Romney says mob links spurred official's ouster
Testifies that ex-commissioner agreed to resign
Former governor Mitt Romney testified yesterday that he respected a longtime ally he hired as state civil service commissioner in 2003, but demanded his ouster after learning he had bought property and obtained a mortgage from a Boston Mafia boss years earlier.
Calling the real estate deal "very troubling," Romney said he directed his top aides to give William P. Monahan a chance to resign from his job of one month on Aug. 28, 2003. When staff members reported that Monahan had verbally agreed to step down, Romney said he called him at his Belmont home that night to thank him.
"He's a person I like and respect," said Romney, recalling that he expressed sympathy and appreciation to Monahan, a former Belmont selectman he had known for about 25 years, and offered to help him find a job in the private sector. "I knew this would be difficult for him."
Romney, who is being sued by Monahan in federal court in Boston for wrongful termination without due process, testified for nearly an hour and rebutted Monahan's assertion that he never resigned and was summarily forced out.
Appearing calm and amicable on the stand, the former Republican presidential candidate testified that when he thanked him for resigning, Monahan never suggested that he had not stepped down.
Monahan, 75, who is also suing four members of Romney's former administration, testified earlier that he received a call from a Globe reporter on Aug. 28, 2003, asking him about a real estate purchase he had made decades earlier from former New England Mafia underboss Gennaro "Jerry" Angiulo, who ran the rackets in Boston for decades and was convicted in 1986 of federal racketeering, murder, extortion, and other crimes.
Monahan said that he and a partner purchased 253 Tremont St. in the Theatre District in 1980 for $260,000 from Huntington Realty Trust, which was controlled by Angiulo and his brothers.
Monahan said they made an $80,000 down payment and obtained a $180,000 mortgage from Angiulo, which they paid off in 1989. He said he sold his interest in the property a year later.
Yesterday, the former governor said that Monahan had not disclosed the real estate deal when applying for the civil service job and that he and his staff learned of it through a Globe inquiry.

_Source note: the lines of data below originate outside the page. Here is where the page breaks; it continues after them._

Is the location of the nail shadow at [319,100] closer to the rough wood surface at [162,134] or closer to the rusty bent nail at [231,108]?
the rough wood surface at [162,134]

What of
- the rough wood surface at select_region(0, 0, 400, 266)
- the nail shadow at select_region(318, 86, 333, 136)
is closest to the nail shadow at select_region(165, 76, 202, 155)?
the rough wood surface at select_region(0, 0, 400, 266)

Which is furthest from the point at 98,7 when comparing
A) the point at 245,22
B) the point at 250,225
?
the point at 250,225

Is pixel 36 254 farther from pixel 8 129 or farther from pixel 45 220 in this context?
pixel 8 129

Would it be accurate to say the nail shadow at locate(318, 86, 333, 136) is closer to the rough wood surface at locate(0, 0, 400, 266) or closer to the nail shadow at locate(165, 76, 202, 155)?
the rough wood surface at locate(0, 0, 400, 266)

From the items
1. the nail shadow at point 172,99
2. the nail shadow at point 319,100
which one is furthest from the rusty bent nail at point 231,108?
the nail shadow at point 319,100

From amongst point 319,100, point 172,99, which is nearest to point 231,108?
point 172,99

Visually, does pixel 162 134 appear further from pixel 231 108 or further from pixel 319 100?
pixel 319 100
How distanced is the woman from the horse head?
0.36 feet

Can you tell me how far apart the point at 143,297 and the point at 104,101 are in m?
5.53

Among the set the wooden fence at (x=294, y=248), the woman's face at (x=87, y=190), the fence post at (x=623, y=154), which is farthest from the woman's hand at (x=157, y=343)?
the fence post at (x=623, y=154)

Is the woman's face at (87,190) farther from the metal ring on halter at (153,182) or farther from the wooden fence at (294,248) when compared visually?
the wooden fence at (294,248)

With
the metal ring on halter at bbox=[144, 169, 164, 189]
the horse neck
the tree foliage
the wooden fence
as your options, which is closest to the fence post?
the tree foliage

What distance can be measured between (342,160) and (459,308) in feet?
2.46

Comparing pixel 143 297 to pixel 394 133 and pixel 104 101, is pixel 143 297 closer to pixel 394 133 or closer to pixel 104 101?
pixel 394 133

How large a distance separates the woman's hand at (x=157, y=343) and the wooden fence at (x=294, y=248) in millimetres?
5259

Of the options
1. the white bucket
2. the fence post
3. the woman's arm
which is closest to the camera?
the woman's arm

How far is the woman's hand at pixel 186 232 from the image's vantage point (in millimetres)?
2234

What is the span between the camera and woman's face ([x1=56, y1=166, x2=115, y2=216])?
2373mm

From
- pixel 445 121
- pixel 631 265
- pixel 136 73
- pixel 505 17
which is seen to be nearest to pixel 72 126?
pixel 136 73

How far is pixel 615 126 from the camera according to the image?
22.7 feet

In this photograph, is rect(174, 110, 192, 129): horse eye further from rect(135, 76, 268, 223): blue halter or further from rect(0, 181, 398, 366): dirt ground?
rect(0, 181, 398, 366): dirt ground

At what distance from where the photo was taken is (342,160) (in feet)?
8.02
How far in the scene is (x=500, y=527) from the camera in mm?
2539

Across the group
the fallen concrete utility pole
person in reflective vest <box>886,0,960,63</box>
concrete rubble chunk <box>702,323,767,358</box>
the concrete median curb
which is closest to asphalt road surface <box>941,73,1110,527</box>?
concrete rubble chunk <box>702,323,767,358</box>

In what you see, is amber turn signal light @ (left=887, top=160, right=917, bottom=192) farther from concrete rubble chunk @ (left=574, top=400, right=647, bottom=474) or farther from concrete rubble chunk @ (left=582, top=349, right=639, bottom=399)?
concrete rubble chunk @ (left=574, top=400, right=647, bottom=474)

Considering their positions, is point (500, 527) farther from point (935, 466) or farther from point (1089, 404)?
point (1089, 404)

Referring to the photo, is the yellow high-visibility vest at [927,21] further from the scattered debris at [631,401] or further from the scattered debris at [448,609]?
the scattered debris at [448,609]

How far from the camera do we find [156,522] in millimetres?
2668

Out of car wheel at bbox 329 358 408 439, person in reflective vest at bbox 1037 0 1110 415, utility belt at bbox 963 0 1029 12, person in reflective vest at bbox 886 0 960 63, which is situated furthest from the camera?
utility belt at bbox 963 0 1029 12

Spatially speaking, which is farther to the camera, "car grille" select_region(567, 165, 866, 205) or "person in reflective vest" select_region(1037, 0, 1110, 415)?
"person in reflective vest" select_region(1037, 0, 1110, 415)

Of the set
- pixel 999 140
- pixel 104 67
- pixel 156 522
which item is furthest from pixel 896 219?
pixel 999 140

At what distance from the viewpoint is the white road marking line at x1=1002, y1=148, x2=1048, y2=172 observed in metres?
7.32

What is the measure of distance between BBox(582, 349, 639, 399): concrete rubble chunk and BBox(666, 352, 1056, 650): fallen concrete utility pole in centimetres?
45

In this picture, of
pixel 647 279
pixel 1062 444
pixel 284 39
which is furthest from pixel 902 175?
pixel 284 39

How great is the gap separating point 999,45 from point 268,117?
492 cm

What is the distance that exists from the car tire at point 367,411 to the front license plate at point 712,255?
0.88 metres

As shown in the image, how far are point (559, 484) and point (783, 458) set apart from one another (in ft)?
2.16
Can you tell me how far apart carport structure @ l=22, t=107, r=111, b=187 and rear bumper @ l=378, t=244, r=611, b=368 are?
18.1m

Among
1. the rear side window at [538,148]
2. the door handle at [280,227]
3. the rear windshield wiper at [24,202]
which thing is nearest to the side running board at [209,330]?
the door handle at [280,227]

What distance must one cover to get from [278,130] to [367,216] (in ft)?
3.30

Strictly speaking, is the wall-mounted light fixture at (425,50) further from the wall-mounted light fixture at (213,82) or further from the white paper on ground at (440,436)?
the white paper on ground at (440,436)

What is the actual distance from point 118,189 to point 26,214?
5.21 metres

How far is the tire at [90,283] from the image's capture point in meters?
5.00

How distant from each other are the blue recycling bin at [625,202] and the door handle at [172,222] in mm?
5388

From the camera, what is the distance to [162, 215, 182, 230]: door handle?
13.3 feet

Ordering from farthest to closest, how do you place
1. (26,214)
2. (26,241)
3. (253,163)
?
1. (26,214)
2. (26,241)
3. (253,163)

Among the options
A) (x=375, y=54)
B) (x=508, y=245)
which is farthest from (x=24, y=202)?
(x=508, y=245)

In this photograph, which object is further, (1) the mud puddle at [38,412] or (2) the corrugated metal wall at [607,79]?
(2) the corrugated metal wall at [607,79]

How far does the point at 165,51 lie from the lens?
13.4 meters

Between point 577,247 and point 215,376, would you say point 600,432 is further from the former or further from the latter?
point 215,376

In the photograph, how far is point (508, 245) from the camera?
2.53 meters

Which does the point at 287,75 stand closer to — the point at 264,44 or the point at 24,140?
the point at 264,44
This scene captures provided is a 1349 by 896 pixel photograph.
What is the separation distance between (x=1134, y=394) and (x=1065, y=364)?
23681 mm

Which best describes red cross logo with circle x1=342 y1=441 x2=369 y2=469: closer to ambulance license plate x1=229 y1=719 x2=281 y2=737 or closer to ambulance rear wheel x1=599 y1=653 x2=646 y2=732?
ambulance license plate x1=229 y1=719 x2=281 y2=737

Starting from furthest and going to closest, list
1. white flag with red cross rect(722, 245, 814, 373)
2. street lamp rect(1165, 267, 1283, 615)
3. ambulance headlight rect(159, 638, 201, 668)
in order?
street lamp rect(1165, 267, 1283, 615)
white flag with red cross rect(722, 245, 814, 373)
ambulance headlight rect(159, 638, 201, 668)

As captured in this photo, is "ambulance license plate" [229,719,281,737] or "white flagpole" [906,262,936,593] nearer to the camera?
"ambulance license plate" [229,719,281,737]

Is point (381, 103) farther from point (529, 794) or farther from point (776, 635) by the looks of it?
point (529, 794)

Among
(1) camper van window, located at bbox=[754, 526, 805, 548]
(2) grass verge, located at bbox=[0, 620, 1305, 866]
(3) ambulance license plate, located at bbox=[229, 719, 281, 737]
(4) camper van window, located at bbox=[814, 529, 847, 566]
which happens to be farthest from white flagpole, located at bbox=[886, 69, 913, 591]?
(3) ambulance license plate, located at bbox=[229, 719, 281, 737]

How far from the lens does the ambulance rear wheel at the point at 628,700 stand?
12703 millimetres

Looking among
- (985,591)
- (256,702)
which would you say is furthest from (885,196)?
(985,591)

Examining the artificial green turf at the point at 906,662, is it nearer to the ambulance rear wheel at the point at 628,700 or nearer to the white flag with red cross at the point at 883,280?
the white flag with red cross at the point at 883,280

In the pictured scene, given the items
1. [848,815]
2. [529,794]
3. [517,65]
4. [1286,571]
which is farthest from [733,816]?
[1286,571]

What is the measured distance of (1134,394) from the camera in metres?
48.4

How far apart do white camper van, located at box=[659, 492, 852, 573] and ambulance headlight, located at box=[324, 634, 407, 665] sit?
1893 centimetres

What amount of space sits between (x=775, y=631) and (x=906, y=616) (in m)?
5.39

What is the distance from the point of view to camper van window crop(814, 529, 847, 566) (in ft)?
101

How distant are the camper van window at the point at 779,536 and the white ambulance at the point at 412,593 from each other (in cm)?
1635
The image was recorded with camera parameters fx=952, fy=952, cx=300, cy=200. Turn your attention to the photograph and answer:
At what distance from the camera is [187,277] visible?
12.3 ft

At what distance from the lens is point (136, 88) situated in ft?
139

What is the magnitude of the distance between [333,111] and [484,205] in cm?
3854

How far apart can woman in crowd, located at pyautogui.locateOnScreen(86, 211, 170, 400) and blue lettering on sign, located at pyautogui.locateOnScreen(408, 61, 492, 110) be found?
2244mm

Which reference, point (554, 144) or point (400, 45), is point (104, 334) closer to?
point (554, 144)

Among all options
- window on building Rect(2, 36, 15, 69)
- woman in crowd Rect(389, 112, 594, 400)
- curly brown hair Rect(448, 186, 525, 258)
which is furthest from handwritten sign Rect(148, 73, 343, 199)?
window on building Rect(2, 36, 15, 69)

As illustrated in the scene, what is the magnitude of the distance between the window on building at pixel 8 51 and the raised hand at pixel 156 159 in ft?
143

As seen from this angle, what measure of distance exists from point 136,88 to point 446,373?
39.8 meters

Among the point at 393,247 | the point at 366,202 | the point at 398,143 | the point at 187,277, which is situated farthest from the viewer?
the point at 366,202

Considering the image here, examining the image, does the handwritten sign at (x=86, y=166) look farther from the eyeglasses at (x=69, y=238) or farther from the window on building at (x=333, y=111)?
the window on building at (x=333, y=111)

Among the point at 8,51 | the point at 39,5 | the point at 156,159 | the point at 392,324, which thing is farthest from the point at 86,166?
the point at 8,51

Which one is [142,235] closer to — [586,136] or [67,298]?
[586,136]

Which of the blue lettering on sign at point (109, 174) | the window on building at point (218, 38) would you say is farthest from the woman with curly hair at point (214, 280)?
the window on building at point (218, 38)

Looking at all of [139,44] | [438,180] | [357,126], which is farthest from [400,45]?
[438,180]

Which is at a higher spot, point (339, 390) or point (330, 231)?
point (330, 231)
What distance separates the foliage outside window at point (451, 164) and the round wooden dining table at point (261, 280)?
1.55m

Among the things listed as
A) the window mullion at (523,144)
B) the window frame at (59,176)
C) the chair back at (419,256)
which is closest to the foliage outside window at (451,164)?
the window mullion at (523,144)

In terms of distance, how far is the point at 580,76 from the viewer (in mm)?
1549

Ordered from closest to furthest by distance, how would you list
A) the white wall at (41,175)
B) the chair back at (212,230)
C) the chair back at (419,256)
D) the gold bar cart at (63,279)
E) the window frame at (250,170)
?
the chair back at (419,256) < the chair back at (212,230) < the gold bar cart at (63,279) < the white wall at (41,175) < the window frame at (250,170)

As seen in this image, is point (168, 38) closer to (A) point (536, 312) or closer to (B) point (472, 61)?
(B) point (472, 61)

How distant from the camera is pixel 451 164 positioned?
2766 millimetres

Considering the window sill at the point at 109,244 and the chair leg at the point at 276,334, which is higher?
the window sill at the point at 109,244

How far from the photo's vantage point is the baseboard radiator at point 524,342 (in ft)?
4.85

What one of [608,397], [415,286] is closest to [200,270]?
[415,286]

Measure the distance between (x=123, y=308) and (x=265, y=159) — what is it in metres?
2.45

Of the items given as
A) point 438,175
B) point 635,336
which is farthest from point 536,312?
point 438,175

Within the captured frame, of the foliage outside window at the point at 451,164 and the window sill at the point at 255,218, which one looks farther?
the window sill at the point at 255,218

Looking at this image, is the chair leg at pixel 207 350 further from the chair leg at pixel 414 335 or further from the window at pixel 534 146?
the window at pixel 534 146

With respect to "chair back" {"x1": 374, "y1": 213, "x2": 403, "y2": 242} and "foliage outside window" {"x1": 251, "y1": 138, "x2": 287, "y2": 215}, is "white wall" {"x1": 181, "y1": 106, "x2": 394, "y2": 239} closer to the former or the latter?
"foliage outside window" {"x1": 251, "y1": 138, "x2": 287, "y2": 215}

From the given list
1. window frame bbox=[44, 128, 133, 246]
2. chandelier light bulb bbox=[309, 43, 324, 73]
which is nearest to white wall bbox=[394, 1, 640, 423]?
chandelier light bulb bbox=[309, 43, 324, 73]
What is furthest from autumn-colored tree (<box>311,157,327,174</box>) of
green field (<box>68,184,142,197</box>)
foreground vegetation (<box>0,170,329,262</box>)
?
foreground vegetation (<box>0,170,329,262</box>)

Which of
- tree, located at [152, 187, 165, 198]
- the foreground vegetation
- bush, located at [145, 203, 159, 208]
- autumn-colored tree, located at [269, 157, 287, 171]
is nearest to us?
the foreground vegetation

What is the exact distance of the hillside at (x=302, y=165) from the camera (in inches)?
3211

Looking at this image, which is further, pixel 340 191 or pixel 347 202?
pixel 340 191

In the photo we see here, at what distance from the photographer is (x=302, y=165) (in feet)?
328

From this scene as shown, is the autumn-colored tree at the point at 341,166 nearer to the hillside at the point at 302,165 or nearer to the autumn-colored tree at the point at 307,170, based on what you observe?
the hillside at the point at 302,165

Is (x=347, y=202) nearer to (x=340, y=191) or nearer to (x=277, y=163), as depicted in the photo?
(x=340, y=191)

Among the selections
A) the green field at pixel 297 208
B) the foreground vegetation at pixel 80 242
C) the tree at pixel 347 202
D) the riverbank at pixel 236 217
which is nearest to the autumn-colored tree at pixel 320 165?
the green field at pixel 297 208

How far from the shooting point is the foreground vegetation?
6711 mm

Romney said he was unaware that the deal had been reported in a Belmont newspaper in 1992.
"It was my hope that people on this [civil service] commission would have the kind of respect you associate with a judge," said Romney, adding that he was concerned that Monahan's prior financial relationship with an organized crime leader would have a negative effect on the commission.
"Had I known about it, I wouldn't have appointed him in the first place," Romney said.
During cross-examination by Monahan's lawyer, Richard J. Hayes, Romney confirmed that Monahan gave him advice and assistance in the 1990s when the Mormon church he belongs to was dealing with zoning issues and public opposition while trying to build a temple in Belmont. At the time, Monahan was chairman of the Board of Selectmen.
Hayes grilled Romney about why he didn't let Monahan explain the deal with Angiulo before calling for his resignation and why he had a staff member deliver the news that the administration wanted him to quit.
He also suggested that Monahan was in a difficult position that was brought on by Romney.
"No," Romney said, "in a difficult position brought on by himself."
The other Romney aides being sued, Spencer Zwick, who was deputy chief of staff; Eric Fehrnstrom, communications director; Shawn Feddeman, who also handled communications; and Nicholas Tzitzon, personnel director, all testified yesterday that Monahan agreed to resign.
Monahan's two daughters, who also took the stand yesterday, testified that he has been distraught since losing his job.
"He has been like a shell of himself," said Julie Brady, who lives next door to her parents. "My father is a different man than he was on Aug. 28, 2003."
US District Judge Nancy Gertner, who is presiding over the jury-waived trial, said she expects the case to finish Tuesday, when testimony will resume, followed by closing arguments.